The Power of Perception
The power of perception cannot be underestimated when it comes to marketing, either online or off. The truth about a product, service, or company can matter very little in the long-run if the perception of the brand is bad. The same is true in reverse, too.
One example that is often given is bottled water. The perception was that it was drawn from deep wells and purified until the water had no impurities. It was trendy and healthy to drink bottled water, so the thinking went. It turned out to be mostly hogwash, bottled water was mostly just purified tap water. However, that has not stopped bottled water from becoming a worldwide industry worth billions of dollars. Is it healthier? Sure. Is it convenient in many cases? Yes. But, ultimately its success was built on a skewed perception.
There is a reason why hundreds of billions of dollars are spent, each and every year, on branding and marketing. Indeed, in 2010 alone, companies in the United States spent over $300 billion on advertising. This is because the perception of a product or service is nearly as important as the actual effectiveness. Half the battle is getting the consumer to pick your product, service, or company over the many competitors.
Framing the Discussion
There is a term in psychology called the “framing effect”. The framing effect essentially means that people will pick different answers or choices depending on how the question is framed, even if the end result is the same either way. It is a cognitive bias that describes how people who are given the same choices in different formats will make inconsistent selections. The first real documentation of the framing effect occurred in 1981 when psychologists Amos Tversky and Daniel Kahneman held a study in order to see how framing a question could change the answers participants gave. The end result was that individuals chose widely varying answers, despite all of the outcomes being statistically the same.
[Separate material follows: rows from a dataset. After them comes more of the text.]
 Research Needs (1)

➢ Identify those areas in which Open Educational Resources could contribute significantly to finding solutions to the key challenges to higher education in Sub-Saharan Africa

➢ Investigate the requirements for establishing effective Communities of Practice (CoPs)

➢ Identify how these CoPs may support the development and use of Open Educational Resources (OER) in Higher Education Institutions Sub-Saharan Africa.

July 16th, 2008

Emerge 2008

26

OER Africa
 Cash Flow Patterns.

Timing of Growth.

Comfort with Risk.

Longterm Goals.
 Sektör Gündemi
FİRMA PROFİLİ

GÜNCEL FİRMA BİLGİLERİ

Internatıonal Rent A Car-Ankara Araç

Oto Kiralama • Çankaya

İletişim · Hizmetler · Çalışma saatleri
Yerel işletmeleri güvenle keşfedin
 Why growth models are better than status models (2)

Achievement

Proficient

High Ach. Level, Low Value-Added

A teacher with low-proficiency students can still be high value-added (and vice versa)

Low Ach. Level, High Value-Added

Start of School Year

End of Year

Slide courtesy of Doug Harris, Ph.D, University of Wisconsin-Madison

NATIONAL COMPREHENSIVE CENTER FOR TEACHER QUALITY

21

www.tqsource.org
This framing issue translates to many other areas besides theoretical questions, too. Would you rather work with someone who “did not finish college”, or someone who has “some college education”? The result is the same, but the framing clearly indicates a better choice. The same is true of a reputation or of branding, where planning to present your product, service, company, or self to others will benefit you because they are more likely to perceive you in the way you wish.
The Evolution of Branding
Branding first really became a mass science when television began selling commercial items, particularly in the 1950s. If you fast-forward to the 1990s, then it took another giant leap with the advent of the Internet. Over the next couple of decades, branding on the Internet would evolve from the same type of mass-appeal marketing to a much more individualized process. Now, each Internet user's preferences, wants, and needs can be addressed by a skilled marketing and advertising team. What this means is that online reputations and online branding are more important than ever because it is not just about getting name recognition, it is about satisfying the specific needs of each, individual, customer.
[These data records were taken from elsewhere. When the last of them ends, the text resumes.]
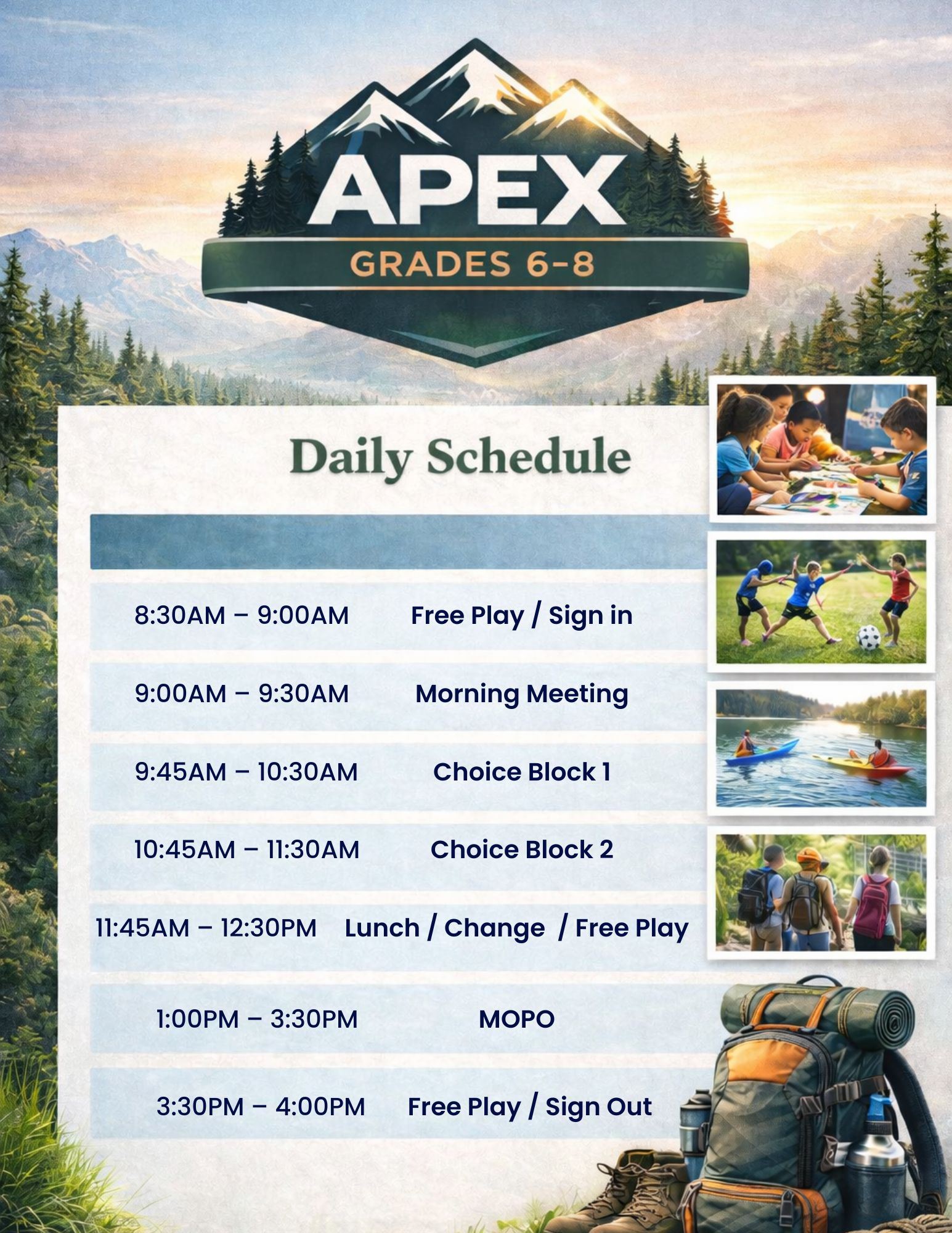 APEX
GRADES 6-8

Daily Schedule

| | |
|---|---|
| 8:30AM – 9:00AM | Free Play / Sign in |
| 9:00AM – 9:30AM | Morning Meeting |
| 9:45AM – 10:30AM | Choice Block 1 |
| 10:45AM – 11:30AM | Choice Block 2 |
| 11:45AM – 12:30PM | Lunch / Change / Free Play |
| 1:00PM – 3:30PM | MOPO |
| 3:30PM – 4:00PM | Free Play / Sign Out |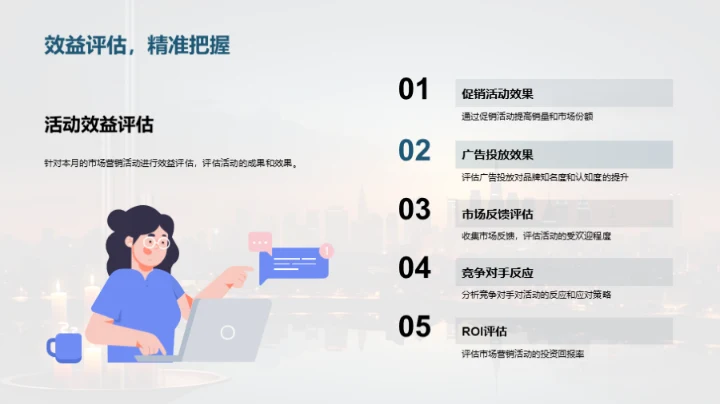 效益评估，精准把握

活动效益评估

针对本月的市场营销活动进行效益评估，评估活动的成果和效果。

01
促销活动效果
通过促销活动提高销量和市场份额

02
广告投放效果
评估广告投放对品牌知名度和认知度的提升

03
市场反馈评估
收集市场反馈，评估活动的受欢迎程度

04
竞争对手反应
分析竞争对手对活动的反应和应对策略

05
ROI评估
评估市场营销活动的投资回报率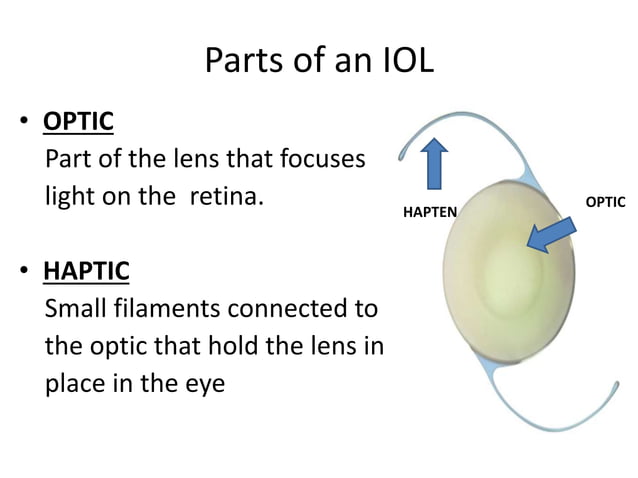 Parts of an IOL

• OPTIC
Part of the lens that focuses light on the retina.

• HAPTIC
Small filaments connected to the optic that hold the lens in place in the eye

HAPTEN

OPTIC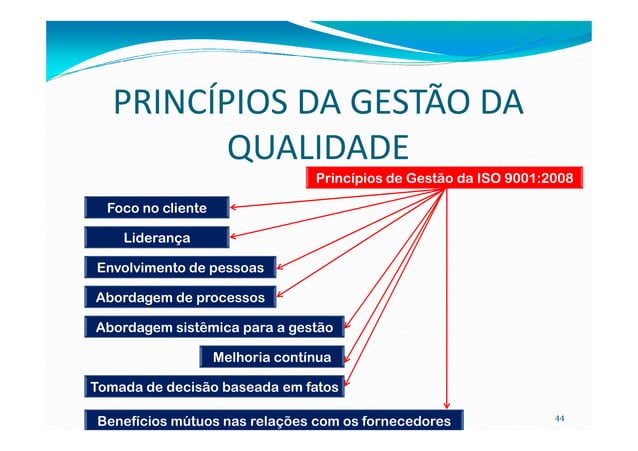 PRINCÍPIOS DA GESTÃO DA QUALIDADE

Princípios de Gestão da ISO 9001:2008

Foco no cliente

Liderança

Envolvimento de pessoas

Abordagem de processos

Abordagem sistêmica para a gestão

Melhoria contínua

Tomada de decisão baseada em fatos

Benefícios mútuos nas relações com os fornecedores

44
How the Internet Effects Branding
Social media and networking, as well as search engines, have undoubtedly changed the field of branding. The Internet is a place where your reputation or branding is not necessarily under your control. Rather, it is under the control of Internet users who can hide behind shroud of anonymity, but who nevertheless have the ability to broadcast their complaints to the world. This is an extremely dangerous position for any brand or reputation to be in. This is not a problem that is likely to go anywhere either, as the Internet is only growing in importance.
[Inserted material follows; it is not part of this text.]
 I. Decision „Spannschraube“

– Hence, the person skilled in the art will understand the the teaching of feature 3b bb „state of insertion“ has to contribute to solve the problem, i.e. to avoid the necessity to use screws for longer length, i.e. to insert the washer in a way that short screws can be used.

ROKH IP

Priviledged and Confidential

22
People Believe What They Read—True or Not
Ultimately, people have a tendency to believe what they read. How many times has someone sent you a chain mail letter that was so obviously false or fictitious, but they believed it one hundred percent? On December 28th, 1917, H.L. Mencken, a journalist working for the New York Evening Mail, published an article celebrating the anniversary of the bathtub. The article detailed how the first bathtubs had been introduced in the United States in 1842 and had been composed chiefly of mahogany and lead. The article also described how bathtubs were not well accepted by society until Millard Fillmore had one installed in the White House in 1850. The problem is that none of this was true in the slightest. This did not stop the article from being reprinted in newspapers all over the United States, referenced by textbooks, cited by encyclopedias, and finding its way into the social psyche. Even today, the article can be found being referenced in magazine articles, books, and even a January 2008 Kia commercial.“A lie can travel halfway around the world before the truth can get it's boots on” is a quote that is often attributed to Mark Twain or Winston Churchill, but was actually first recorded by Charles Spurgeon, who called it an old proverb. Even in a quote describing how people believe what they read or hear, there is an example of too many people believing what they read or hear about who said it—such is the pervasiveness of the problem. Hopefully you can see why it is vital that companies, individuals, and organizations make sure that what people are reading about them is the truth.